Segment Start: Provided records
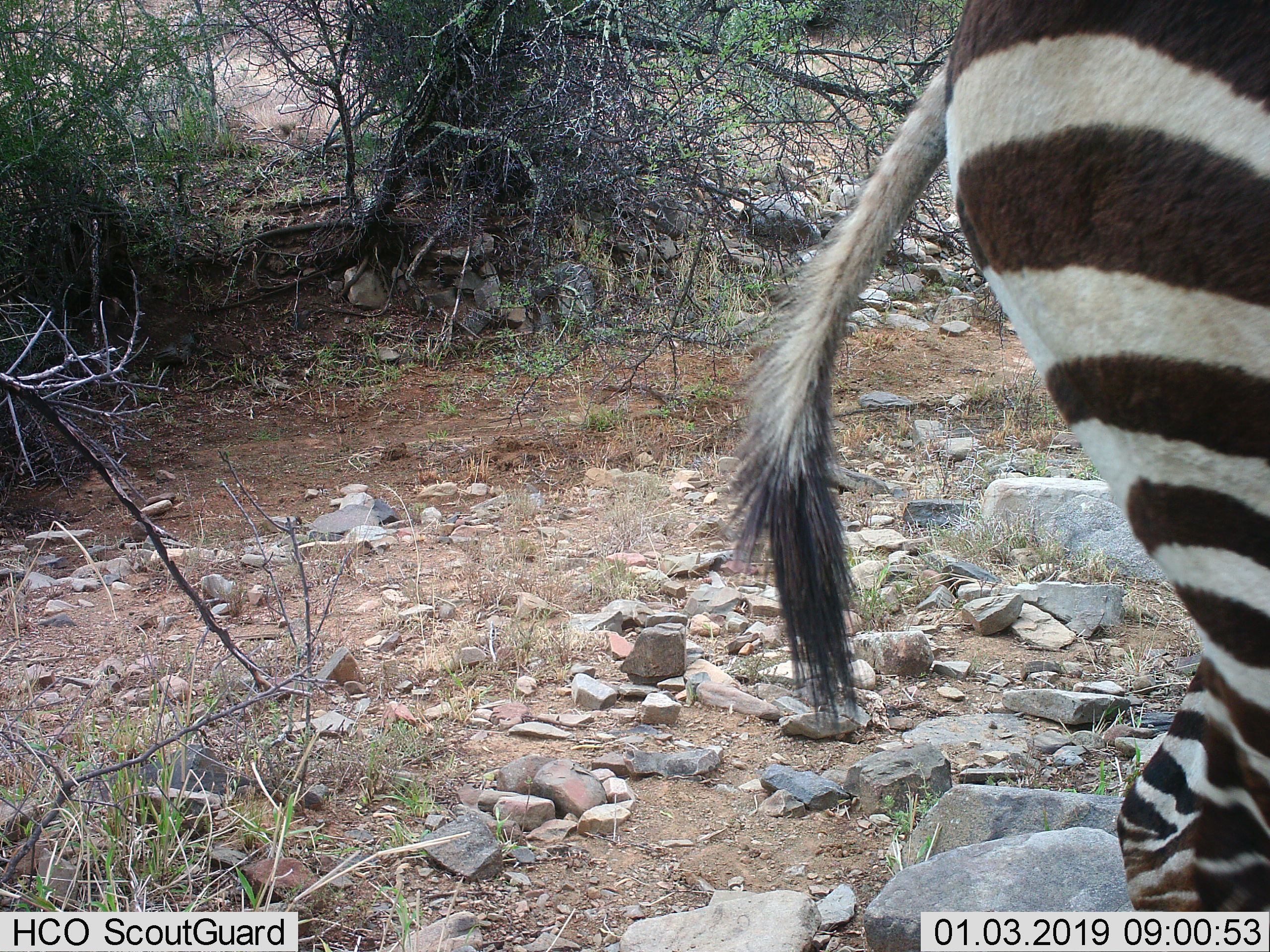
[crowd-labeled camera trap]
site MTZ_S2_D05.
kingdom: Animalia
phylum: Chordata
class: Mammalia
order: Perissodactyla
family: Equidae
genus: Equus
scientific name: Equus zebra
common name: mountain zebra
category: zebramountain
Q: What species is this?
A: Zebramountain (mountain zebra) (Equus zebra).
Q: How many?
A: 1.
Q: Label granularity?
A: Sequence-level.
Segment End: Provided records
#### What to produce
Set down the entries above exactly; no pictures belong in the copy.

#### Response to this task
[crowd-labeled camera trap]
site MTZ_S2_D05.
kingdom: Animalia
phylum: Chordata
class: Mammalia
order: Perissodactyla
family: Equidae
genus: Equus
scientific name: Equus zebra
common name: mountain zebra
category: zebramountain
Q: What species is this?
A: Zebramountain (mountain zebra) (Equus zebra).
Q: How many?
A: 1.
Q: Label granularity?
A: Sequence-level.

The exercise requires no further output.